Selected Projects 🏭

2026 Large-Scale LLM Pre-Training, Mid-Training, and Multimodal Training with RWKV

  • Served as a core technical leader in the development of next-generation large language model architectures in the RWKV series, including linear-attention models (RWKV-4/5/6/7), hybrid-attention models (RWKV-X), and vision-language models (VisualRWKV).
  • Made major contributions across the full training pipeline, including large-scale pre-training, mid-training, and multimodal training, with primary ownership of the multimodal training direction.
  • Led or co-led key efforts in scaling models beyond 10B parameters and training on approximately 8T tokens, covering architecture innovation, training methodology, and large-scale system optimization.
  • Advanced a novel architecture that unifies Transformer-style parallelizable training with RNN-style efficient inference, making RWKV a strong candidate for future foundation model and AGI-oriented architectures.
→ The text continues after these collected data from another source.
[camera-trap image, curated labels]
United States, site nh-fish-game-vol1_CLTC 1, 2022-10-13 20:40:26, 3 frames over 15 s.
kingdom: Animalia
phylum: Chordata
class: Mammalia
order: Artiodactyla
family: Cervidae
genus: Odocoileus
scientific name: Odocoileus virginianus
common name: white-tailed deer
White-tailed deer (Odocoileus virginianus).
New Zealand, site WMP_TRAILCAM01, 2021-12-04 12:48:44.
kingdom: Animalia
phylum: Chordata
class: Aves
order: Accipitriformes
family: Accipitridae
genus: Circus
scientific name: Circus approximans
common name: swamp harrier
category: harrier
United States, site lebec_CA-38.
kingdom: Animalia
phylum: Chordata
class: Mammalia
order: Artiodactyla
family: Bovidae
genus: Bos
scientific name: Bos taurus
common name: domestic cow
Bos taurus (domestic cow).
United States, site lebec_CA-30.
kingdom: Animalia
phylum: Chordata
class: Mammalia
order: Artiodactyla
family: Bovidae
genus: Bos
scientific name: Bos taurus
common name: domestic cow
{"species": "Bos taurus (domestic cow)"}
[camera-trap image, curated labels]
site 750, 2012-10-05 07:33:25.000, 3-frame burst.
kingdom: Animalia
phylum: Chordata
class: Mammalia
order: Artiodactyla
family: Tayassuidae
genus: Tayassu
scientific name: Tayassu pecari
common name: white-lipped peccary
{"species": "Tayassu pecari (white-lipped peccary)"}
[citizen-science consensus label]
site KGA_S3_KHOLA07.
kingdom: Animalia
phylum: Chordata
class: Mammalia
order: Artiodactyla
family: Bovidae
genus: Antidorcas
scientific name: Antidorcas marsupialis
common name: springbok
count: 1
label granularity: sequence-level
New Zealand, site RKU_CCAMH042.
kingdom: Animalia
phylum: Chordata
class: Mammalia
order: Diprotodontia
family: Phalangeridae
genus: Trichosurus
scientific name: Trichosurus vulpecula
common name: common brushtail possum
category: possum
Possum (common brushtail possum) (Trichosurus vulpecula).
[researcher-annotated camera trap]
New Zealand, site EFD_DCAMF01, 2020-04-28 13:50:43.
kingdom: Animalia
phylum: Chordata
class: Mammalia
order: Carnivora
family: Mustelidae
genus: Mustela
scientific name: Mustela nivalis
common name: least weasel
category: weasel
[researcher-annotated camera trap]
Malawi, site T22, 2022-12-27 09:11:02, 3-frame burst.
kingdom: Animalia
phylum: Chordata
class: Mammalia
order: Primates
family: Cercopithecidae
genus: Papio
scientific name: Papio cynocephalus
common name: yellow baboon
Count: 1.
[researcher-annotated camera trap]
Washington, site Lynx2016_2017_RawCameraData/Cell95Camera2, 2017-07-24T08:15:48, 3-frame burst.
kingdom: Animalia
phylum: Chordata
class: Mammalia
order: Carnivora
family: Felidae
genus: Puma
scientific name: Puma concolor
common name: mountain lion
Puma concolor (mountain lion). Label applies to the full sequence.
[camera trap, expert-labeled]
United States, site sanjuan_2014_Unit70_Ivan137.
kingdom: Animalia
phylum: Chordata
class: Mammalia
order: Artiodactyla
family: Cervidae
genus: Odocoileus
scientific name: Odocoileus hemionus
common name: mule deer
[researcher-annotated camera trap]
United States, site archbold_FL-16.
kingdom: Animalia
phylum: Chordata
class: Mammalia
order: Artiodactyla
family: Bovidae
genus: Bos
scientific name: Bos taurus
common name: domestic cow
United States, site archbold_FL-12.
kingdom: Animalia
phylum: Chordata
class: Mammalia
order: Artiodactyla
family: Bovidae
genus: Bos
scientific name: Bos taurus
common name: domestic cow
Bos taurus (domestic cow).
2026 LLM Post-Training Optimization with PSPO (Accepted by AAAI-26)

  • Led/participated in the design of an efficient reinforcement fine-tuning method for large language models, addressing training instability and poor data utilization in GRPO-based post-training.
  • Introduced EMA-based reward smoothing and priority-based prompt sampling, improving the stability of policy updates and increasing the reuse value of high-impact prompts without storing full trajectories.
  • Boosted training effectiveness over GRPO baselines with up to 5%+ absolute improvement in some settings, while also improving convergence speed.
  • Open-sourced the project and validated it on Qwen2.5-Math-1.5B/7B and other model variants across multiple mathematical reasoning benchmarks, including AIME24, MATH500, AMC23, Minerva Math, and OlympiadBench.